• [Trecho fornecido]
_ _ _ _ _ _ _

Aqui tem muito caso, mas o nível de mortos é baixo, se a gente for falar em questão até estatística. Em proporção, o Brasil é muito mais gritante. Eu não sei se isso também afeta muito porque, como o governo controla muito a mídia aqui, a gente não sabe realmente o que, de fato, é verdade. Mas o que, dentro da cidade, eu tenho visto, algumas informações de amigos turcos, é que as coisas estão fluindo naturalmente. Houve lockdown de realmente as pessoas não saírem na rua, ou seja, praticamente The Walking Dead.
Aqui, na cidade, quando o presidente determinava que tinha que ter lockdown, ninguém desrespeitava as ordens. Quando teve lockdown e a gente estava treinando esses dias, a gente saía com uma autorização do clube e do governo, do Ministério da Saúde, para apresentar aos policiais que estavam na rua, fiscalizando.
Está lendo algum livro atualmente?
Estou. Estou lendo ‘No Jardim das Feras’.
Como começou o hábito pela leitura?
Eu fui formado nas divisões de baixo do Vitória e, lá, tinha uma pequena biblioteca. E tinha um jogador que, por sinal, tem uma relevância na França, que chama Felipe Saad, ele me deu um livro e falou “Cara, você pega três ônibus para ir e três ônibus para voltar. Aproveita esse tempo de ociosidade e vai lendo um livro”, que foi o livro ‘O Homem que Matou Getúlio Vargas’, do Jô Soares, e eu me encantei com o livro. Daí em diante, eu fui buscando coisas que me interessavam, coisas que também não eram do meu interesse e passaram a ser, e fui descobrindo o quão rico e o quão importante é ler e tentar entender um pouco do mundo.
Se fosse para indicar, hoje, um livro para algum companheiro, qual seria?
Sinceramente, eu indicaria meu livro preferido, porém, sei que muitos não entenderiam e não gostariam, que seria ‘1984’, de George Orwell. Mas, para os amigos e, principalmente, aqueles que iniciam a leitura, eu, geralmente, indico e dou, de presente, o ‘Abusado’, do Caco Barcellos, que é um livro que fala sobre a temática e o mundo que boa parte dos atletas já viveram, ainda meio que de uma forma indireta.
Você chegou a criar um projeto na internet para incentivar a leitura, mas não está mais disponível. Por que?
Faltou tempo, e acho que o brasileiro não consegue separar o atleta da pessoa, é tudo um só. O torcedor não entende que eu tenho uma vida paralela fora do campo, e eu achei melhor dar um tempo. Também não estava do jeito que eu queria, estava fazendo de uma forma meio amadora. Quem sabe lá na frente a gente volta.

_ _ _ _ _ _ _

• [Tarefa proposta A] Reproduza fielmente a parte do trecho que vai de "Sinceramente, eu indicaria" a "a gente volta.".

_ _ _ _ _ _ _

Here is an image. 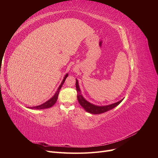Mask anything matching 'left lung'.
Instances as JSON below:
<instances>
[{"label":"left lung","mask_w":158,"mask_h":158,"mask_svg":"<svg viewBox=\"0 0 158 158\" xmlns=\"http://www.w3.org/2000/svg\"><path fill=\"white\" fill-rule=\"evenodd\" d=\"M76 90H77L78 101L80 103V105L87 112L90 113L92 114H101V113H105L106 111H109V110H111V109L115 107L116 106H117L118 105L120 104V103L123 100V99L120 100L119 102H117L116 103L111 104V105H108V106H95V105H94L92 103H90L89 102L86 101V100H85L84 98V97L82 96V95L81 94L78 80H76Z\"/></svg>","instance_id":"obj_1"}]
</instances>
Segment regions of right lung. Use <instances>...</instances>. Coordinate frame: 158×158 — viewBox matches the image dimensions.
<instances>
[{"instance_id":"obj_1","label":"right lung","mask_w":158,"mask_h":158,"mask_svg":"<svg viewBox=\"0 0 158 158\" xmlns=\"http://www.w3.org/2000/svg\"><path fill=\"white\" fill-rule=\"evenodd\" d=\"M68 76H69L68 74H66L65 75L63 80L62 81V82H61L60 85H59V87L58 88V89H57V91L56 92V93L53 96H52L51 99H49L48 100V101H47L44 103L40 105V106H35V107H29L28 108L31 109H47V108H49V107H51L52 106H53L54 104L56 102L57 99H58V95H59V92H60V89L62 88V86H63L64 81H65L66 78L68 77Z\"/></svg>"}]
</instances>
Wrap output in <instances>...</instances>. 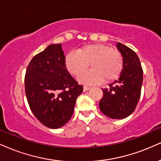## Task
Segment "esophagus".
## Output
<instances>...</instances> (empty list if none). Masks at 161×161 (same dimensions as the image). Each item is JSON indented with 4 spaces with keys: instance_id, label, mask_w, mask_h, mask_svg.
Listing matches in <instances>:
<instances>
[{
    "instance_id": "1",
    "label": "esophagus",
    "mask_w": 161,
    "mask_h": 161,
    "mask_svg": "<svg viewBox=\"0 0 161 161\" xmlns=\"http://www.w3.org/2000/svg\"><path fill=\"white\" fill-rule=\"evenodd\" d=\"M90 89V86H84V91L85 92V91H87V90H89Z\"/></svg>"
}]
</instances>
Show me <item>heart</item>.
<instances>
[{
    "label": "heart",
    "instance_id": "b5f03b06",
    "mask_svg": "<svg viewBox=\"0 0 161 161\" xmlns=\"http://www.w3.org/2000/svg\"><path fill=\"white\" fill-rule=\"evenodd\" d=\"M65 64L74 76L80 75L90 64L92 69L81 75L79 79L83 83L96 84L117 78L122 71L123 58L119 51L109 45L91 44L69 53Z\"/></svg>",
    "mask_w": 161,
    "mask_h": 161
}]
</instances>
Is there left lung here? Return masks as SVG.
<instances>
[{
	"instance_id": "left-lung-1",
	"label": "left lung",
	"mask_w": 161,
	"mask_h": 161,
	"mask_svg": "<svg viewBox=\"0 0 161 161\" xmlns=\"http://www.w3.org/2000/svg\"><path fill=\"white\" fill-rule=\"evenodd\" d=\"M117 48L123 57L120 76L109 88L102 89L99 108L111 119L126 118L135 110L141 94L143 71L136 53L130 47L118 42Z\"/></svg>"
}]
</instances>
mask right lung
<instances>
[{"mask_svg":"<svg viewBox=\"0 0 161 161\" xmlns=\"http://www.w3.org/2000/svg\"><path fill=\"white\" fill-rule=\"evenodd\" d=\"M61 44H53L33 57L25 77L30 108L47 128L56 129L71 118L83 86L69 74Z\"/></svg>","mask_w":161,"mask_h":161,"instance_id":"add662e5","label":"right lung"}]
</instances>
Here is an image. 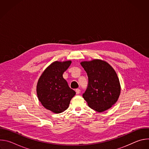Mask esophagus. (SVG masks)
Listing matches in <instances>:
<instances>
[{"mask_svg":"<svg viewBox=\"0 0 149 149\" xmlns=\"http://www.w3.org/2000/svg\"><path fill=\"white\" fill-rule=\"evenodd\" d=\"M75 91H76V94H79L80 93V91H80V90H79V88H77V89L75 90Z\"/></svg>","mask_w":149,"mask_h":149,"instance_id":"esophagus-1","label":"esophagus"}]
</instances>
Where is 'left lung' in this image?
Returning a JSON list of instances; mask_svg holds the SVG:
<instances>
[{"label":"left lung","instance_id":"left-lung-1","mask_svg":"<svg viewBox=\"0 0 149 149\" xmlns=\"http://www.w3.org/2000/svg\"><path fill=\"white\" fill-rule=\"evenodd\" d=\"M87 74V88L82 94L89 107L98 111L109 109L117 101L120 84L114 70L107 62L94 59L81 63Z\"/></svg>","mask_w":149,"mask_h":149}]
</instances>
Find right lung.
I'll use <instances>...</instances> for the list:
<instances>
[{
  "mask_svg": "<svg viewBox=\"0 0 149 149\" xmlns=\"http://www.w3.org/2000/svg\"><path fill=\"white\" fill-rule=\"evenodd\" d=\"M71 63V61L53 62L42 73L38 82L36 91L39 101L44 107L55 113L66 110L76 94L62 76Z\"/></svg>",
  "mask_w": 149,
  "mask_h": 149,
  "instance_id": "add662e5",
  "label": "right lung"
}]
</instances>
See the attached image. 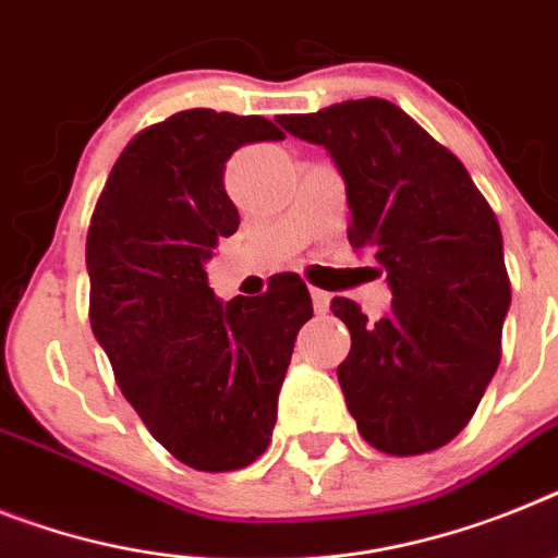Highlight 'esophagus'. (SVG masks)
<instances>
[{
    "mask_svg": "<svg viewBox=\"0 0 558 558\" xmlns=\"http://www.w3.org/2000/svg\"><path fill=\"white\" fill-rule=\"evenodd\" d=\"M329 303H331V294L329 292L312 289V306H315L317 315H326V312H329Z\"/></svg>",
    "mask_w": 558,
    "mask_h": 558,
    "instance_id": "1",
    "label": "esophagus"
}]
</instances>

_ _ _ _ _ _ _

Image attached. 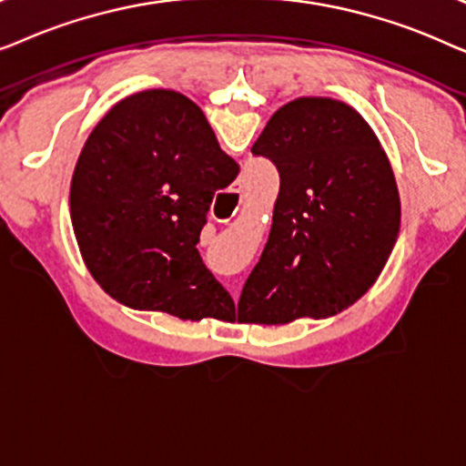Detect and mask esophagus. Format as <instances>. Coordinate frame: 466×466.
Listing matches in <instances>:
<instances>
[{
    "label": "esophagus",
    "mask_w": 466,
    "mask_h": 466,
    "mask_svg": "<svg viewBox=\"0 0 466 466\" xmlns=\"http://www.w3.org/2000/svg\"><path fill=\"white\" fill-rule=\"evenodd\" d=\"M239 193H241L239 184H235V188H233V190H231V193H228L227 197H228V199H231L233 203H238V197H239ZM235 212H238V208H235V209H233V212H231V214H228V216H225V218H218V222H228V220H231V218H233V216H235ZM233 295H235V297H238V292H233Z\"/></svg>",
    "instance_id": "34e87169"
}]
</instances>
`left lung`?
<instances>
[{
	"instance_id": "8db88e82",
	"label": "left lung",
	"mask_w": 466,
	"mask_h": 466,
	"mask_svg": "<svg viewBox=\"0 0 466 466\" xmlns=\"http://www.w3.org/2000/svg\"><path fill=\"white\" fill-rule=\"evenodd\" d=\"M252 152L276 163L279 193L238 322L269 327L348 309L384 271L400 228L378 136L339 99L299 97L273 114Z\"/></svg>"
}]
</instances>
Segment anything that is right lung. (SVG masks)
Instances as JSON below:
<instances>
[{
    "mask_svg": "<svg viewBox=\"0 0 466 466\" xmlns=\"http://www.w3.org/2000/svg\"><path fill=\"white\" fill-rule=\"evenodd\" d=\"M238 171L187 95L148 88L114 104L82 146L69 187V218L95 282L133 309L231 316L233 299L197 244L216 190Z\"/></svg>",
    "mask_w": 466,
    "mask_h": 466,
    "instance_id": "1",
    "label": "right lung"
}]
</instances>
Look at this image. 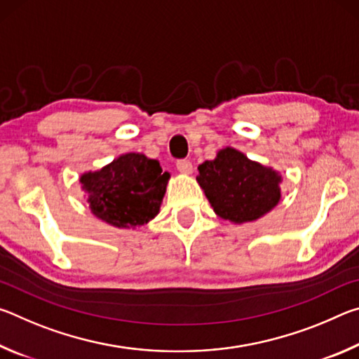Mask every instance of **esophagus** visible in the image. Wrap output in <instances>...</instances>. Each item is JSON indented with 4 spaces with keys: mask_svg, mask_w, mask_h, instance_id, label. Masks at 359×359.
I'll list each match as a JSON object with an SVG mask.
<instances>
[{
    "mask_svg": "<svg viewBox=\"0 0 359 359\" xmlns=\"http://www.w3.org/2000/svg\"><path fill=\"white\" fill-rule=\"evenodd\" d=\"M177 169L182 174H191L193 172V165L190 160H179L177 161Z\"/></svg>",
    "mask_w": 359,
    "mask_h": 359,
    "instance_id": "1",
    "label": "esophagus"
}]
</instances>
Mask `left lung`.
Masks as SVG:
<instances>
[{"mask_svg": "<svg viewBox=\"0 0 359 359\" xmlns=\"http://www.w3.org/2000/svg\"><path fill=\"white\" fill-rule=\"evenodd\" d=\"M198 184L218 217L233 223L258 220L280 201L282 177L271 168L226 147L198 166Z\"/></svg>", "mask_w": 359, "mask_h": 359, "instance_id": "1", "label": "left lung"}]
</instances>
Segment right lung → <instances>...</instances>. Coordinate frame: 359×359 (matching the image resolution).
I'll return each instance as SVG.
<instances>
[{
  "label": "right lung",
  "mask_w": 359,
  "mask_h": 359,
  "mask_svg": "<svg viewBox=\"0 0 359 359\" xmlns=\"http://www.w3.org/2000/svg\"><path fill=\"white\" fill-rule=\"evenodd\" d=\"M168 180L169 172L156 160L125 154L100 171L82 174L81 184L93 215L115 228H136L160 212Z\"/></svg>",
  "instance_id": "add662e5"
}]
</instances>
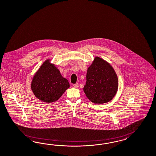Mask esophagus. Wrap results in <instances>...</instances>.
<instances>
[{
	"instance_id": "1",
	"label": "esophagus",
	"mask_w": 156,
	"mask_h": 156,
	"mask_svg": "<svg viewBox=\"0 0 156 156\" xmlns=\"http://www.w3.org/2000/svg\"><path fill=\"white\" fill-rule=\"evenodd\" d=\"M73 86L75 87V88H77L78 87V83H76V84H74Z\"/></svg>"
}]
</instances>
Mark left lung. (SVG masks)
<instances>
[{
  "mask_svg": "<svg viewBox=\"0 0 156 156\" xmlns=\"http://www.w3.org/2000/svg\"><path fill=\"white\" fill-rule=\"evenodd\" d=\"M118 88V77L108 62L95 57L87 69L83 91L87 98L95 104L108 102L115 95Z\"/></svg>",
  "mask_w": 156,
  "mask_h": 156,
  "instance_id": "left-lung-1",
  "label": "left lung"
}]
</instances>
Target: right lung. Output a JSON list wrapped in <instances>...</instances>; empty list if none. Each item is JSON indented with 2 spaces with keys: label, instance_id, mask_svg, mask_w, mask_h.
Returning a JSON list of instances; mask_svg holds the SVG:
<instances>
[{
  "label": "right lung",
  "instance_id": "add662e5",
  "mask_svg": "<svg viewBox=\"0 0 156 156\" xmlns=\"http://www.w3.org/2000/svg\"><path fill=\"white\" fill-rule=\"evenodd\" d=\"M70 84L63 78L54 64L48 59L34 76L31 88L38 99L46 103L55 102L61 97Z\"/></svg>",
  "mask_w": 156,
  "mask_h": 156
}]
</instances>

_ _ _ _ _ _ _

• [Tarefa proposta B] Informe cada linha dos registros que contém a palavra "right", distinguindo maiúsculas de minúsculas.

• [Resultado A]
Sinceramente, eu indicaria meu livro preferido, porém, sei que muitos não entenderiam e não gostariam, que seria ‘1984’, de George Orwell. Mas, para os amigos e, principalmente, aqueles que iniciam a leitura, eu, geralmente, indico e dou, de presente, o ‘Abusado’, do Caco Barcellos, que é um livro que fala sobre a temática e o mundo que boa parte dos atletas já viveram, ainda meio que de uma forma indireta.
Você chegou a criar um projeto na internet para incentivar a leitura, mas não está mais disponível. Por que?
Faltou tempo, e acho que o brasileiro não consegue separar o atleta da pessoa, é tudo um só. O torcedor não entende que eu tenho uma vida paralela fora do campo, e eu achei melhor dar um tempo. Também não estava do jeito que eu queria, estava fazendo de uma forma meio amadora. Quem sabe lá na frente a gente volta.

• [Resultado B]
Segment regions of right lung. Use <instances>...</instances>. Coordinate frame: 158×158 — viewBox matches the image dimensions.
[{"instance_id":"obj_1","label":"right lung","mask_w":158,"mask_h":158,"mask_svg":"<svg viewBox=\"0 0 158 158\" xmlns=\"http://www.w3.org/2000/svg\"><path fill=\"white\" fill-rule=\"evenodd\" d=\"M68 76H69L68 74H66L65 75L63 80L62 81V82H61L60 85H59V87L58 88V89H57V91L56 92V93L53 96H52L51 99H49L48 100V101H47L44 103L40 105V106H35V107H29L28 108L31 109H47V108H49V107H51L52 106H53L54 104L56 102L57 99H58V95H59V92H60V89L62 88V86H63L64 81H65L66 78L68 77Z\"/></svg>"}]
mask right lung
[{"mask_svg":"<svg viewBox=\"0 0 161 161\" xmlns=\"http://www.w3.org/2000/svg\"><path fill=\"white\" fill-rule=\"evenodd\" d=\"M61 44H53L33 57L25 77L30 108L47 128L56 129L71 118L83 86L69 74Z\"/></svg>","mask_w":161,"mask_h":161,"instance_id":"add662e5","label":"right lung"}]
Find right lung.
  "label": "right lung"
Segment anything that is right lung. (SVG masks)
    "label": "right lung"
Segment right lung → <instances>...</instances>. Coordinate frame: 359×359 (matching the image resolution).
  "label": "right lung",
Target: right lung. Output a JSON list wrapped in <instances>...</instances>; empty list if none. Each item is JSON indented with 2 spaces with keys: label, instance_id, mask_svg, mask_w, mask_h.
  "label": "right lung",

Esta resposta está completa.